**WORK TO BE COMPLETED**: Extend the passage about the Barakat Bundle nonprofit, picking up right after its final sentence.
**** SOURCE EXTRACT
Under a new student-led nonprofit aimed at reducing infant and maternal mortality in South Asia, expectant mothers would receive a free box full of newborn essentials like baby clothes, diapers, and wipes, as well as health-related items such as a clean delivery kit and oral rehydration salts. The caveat: Women would only get the box—which doubles as a portable basket in which babies can sleep or play—if they agree to a prenatal checkup.

The “Barakat Bundle” project (“Barakat” means “blessing” in several languages), based on a similar box developed in Finland decades earlier, has had an award-winning start. In April, Barakat Bundle took home the $25,000 prize for runner-up in the social enterprise track at the Harvard Business School New Venture Competition, and was also chosen crowd favorite. Barakat Bundle is also a 2015 finalist at MassChallenge, one of the world’s largest accelerator programs for startups.
********
**** DATA EXTRACT
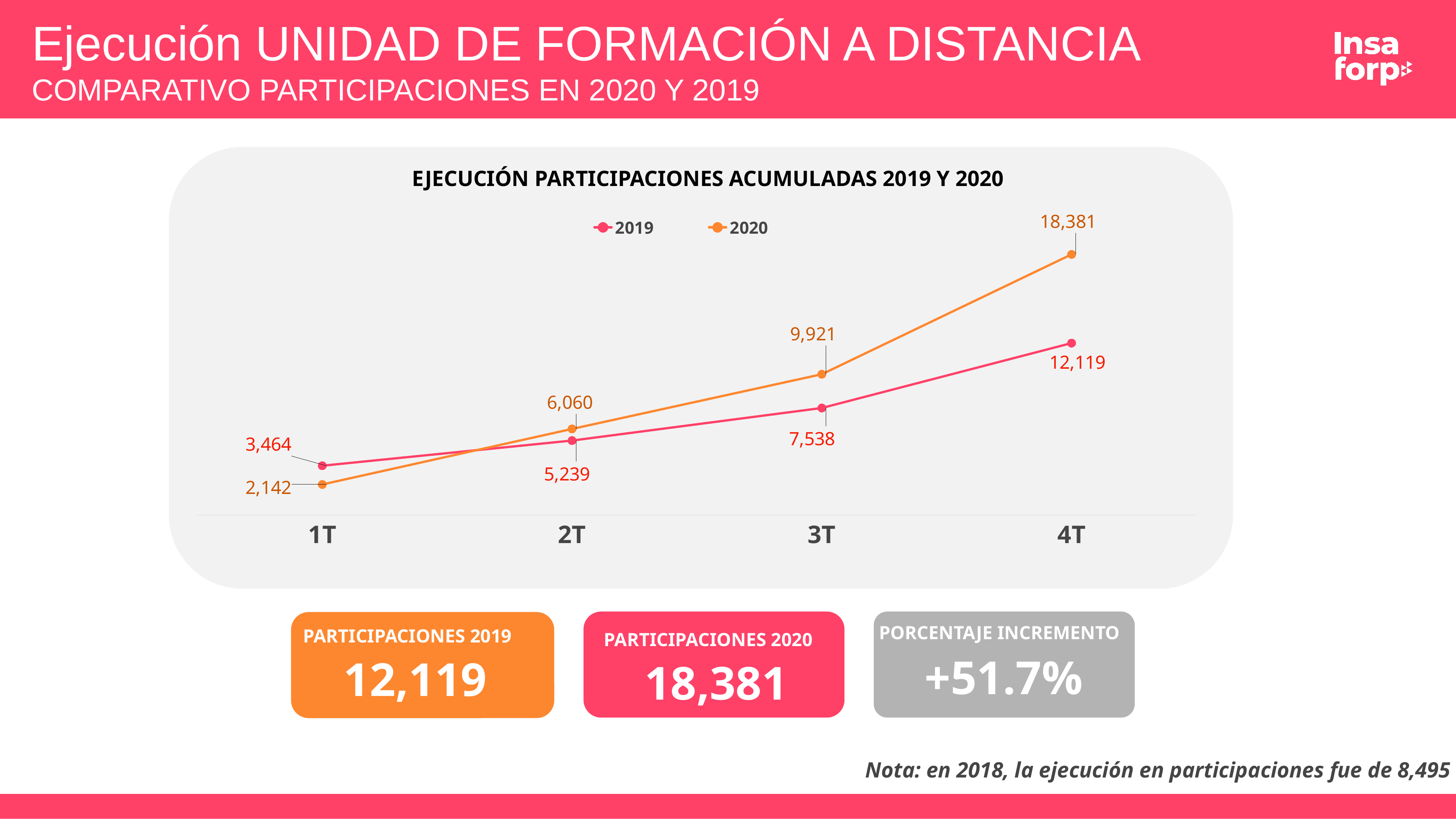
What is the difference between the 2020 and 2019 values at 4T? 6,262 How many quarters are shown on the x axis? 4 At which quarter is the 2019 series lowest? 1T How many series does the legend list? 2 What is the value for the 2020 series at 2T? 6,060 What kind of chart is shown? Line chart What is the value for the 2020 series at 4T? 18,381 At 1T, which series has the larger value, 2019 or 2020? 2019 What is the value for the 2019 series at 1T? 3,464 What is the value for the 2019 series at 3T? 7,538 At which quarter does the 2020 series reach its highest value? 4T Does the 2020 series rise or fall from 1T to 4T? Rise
********
**TASK ANSWER**:
Harvard T.H. Chan School of Public Health doctoral student Karima Ladhani, S.M. ’13, developed the project last spring in Harvard Chan Professor Gordon Bloom’s Social Entrepreneurship and Innovation Lab for US & Global Health course. Distributed at first only to those with financial need, the box is now offered to all expectant mothers and is credited with helping reduce infant mortality in Finland from 65 deaths per 1,000 live births in 1938 to 2 deaths per 1,000 in 2013.